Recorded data
******
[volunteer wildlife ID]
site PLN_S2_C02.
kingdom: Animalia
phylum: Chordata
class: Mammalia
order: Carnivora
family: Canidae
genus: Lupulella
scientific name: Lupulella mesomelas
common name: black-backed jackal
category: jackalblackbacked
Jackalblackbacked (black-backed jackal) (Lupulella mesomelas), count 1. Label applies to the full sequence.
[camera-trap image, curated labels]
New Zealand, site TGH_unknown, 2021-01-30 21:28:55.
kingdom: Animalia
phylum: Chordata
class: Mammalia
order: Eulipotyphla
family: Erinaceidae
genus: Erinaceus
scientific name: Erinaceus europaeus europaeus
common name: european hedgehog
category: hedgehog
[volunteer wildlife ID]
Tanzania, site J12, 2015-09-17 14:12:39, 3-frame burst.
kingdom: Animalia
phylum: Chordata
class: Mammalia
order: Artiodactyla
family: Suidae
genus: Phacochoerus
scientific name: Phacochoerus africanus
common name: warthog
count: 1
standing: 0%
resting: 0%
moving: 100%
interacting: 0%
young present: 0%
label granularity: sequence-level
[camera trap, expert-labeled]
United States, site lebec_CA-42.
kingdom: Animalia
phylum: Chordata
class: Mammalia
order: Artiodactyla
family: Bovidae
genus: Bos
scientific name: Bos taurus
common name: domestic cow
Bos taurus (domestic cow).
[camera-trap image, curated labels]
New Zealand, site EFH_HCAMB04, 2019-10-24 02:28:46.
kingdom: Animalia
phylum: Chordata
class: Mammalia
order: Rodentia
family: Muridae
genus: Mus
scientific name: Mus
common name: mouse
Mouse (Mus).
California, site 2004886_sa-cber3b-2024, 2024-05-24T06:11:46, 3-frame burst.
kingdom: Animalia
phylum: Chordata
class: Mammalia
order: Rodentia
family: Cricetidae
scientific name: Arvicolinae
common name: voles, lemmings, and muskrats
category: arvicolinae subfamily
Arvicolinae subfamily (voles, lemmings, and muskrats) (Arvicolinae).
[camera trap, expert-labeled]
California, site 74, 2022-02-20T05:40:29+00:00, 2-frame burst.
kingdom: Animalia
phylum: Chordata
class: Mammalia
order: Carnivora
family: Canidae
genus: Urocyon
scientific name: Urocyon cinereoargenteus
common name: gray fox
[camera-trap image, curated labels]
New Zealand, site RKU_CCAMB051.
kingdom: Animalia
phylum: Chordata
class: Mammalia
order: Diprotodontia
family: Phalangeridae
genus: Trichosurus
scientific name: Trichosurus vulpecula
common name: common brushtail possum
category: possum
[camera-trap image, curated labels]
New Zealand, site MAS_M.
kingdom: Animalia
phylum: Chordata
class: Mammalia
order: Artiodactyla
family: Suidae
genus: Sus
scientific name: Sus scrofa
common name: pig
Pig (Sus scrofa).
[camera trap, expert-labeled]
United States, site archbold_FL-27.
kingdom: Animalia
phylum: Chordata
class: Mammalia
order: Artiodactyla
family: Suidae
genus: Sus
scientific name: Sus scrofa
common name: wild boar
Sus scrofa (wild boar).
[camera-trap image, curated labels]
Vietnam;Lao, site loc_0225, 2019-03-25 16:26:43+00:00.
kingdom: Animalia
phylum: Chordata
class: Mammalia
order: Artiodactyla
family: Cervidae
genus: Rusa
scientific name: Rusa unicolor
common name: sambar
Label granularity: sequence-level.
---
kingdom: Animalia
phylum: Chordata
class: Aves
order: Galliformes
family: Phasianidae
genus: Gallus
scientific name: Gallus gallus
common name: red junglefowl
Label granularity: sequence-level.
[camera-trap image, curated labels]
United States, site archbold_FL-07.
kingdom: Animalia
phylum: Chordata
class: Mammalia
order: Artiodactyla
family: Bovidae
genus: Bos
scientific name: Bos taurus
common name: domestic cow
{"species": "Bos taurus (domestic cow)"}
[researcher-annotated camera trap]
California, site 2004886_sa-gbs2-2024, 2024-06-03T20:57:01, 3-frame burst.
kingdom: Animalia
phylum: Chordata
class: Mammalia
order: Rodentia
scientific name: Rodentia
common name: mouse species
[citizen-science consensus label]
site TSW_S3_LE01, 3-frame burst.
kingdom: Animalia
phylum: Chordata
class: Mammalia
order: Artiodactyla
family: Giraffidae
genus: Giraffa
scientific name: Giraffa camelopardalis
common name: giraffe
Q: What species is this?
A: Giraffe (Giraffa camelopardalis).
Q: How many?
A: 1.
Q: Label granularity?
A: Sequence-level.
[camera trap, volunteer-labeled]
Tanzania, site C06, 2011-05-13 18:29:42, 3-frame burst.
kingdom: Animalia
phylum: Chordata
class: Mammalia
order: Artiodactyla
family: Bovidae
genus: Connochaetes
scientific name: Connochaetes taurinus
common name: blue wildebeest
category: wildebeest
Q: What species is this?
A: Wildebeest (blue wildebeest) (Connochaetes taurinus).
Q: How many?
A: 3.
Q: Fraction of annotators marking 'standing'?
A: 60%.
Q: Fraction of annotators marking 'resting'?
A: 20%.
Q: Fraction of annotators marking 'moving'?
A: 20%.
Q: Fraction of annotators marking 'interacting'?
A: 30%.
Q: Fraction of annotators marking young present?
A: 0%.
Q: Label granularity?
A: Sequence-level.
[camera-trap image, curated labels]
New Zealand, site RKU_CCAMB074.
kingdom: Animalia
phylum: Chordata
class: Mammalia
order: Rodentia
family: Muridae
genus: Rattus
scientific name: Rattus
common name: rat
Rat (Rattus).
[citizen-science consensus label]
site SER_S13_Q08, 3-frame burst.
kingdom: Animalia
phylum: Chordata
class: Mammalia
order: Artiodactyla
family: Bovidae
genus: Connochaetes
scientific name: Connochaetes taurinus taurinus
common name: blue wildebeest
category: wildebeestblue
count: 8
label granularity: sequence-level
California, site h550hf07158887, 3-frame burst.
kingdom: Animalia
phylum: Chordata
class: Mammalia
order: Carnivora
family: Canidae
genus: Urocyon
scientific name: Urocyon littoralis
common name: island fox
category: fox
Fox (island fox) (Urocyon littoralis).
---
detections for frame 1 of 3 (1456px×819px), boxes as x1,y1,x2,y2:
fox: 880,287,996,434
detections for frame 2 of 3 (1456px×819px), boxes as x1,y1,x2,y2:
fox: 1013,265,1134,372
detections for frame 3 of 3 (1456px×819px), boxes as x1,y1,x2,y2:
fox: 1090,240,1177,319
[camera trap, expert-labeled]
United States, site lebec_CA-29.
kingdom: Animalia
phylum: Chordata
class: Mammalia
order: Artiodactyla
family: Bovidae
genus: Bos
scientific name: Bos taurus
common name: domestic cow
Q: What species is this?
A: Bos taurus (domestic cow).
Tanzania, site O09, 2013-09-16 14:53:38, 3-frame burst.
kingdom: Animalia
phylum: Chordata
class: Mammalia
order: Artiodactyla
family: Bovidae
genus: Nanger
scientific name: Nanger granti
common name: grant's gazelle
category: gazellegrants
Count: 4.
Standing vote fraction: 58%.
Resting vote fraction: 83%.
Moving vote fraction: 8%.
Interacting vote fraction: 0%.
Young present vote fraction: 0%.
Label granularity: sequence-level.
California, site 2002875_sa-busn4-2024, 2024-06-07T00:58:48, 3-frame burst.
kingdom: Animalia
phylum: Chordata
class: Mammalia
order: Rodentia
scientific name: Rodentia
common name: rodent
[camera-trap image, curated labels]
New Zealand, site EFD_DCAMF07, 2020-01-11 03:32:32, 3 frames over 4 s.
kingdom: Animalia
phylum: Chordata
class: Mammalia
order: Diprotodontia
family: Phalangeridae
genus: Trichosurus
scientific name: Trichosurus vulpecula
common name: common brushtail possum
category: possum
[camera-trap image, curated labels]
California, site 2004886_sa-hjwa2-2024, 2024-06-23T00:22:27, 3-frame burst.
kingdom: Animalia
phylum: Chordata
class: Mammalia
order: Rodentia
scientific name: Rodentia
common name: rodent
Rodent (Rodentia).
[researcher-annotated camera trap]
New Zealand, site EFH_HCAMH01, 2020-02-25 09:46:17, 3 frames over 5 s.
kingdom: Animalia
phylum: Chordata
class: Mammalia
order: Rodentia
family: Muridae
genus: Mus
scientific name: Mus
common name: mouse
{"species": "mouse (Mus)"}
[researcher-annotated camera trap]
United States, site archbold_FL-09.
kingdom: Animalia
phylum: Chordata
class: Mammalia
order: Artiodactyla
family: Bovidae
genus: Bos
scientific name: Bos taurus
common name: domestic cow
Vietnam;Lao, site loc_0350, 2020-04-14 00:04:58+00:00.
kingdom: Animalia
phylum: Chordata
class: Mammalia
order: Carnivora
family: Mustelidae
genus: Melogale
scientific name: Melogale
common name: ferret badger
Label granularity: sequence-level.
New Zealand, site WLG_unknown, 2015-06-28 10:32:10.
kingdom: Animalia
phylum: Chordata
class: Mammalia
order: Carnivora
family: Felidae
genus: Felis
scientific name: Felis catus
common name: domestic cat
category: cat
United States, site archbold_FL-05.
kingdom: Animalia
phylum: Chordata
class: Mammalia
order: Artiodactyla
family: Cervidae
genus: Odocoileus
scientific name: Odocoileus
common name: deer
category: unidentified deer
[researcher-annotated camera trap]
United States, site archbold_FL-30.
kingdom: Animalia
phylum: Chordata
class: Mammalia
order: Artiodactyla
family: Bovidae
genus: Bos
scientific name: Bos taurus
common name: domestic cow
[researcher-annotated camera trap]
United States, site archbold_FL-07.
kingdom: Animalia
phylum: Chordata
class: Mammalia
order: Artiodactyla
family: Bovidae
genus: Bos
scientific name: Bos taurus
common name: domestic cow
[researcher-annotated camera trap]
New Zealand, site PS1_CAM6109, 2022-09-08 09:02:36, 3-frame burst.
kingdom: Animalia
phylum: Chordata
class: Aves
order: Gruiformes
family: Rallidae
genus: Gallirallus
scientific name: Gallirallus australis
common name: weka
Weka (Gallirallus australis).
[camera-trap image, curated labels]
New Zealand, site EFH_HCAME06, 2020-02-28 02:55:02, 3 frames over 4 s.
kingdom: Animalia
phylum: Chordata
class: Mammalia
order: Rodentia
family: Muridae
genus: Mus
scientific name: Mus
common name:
******
*Task brief*: Scan the data for the word "Zealand" and copy every line where it shows up.

*Solution to this task*:
New Zealand, site TGH_unknown, 2021-01-30 21:28:55.
New Zealand, site EFH_HCAMB04, 2019-10-24 02:28:46.
New Zealand, site RKU_CCAMB051.
New Zealand, site MAS_M.
New Zealand, site RKU_CCAMB074.
New Zealand, site EFD_DCAMF07, 2020-01-11 03:32:32, 3 frames over 4 s.
New Zealand, site EFH_HCAMH01, 2020-02-25 09:46:17, 3 frames over 5 s.
New Zealand, site WLG_unknown, 2015-06-28 10:32:10.
New Zealand, site PS1_CAM6109, 2022-09-08 09:02:36, 3-frame burst.
New Zealand, site EFH_HCAME06, 2020-02-28 02:55:02, 3 frames over 4 s.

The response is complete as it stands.